### [SUPPLIED ENTRIES]
** START **
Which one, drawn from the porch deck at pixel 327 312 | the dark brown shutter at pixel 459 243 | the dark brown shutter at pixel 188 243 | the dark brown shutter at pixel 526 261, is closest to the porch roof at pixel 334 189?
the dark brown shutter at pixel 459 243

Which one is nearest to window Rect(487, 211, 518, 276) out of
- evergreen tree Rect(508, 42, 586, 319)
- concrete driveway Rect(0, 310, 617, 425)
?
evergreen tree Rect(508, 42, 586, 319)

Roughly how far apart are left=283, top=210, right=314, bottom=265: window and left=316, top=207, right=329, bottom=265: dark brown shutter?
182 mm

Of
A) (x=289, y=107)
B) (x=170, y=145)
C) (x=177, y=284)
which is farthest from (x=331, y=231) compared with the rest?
** END **
Render the lines from the one containing "Which one is" through the end of the records as a Markdown table with the columns Row and Line, numbering each row and skipping blank lines.

### [RIGHT ANSWER]
| Row | Line |
|---|---|
| 1 | Which one is nearest to window Rect(487, 211, 518, 276) out of |
| 2 | - evergreen tree Rect(508, 42, 586, 319) |
| 3 | - concrete driveway Rect(0, 310, 617, 425) |
| 4 | ? |
| 5 | evergreen tree Rect(508, 42, 586, 319) |
| 6 | Roughly how far apart are left=283, top=210, right=314, bottom=265: window and left=316, top=207, right=329, bottom=265: dark brown shutter? |
| 7 | 182 mm |
| 8 | Of |
| 9 | A) (x=289, y=107) |
| 10 | B) (x=170, y=145) |
| 11 | C) (x=177, y=284) |
| 12 | which is farthest from (x=331, y=231) compared with the rest? |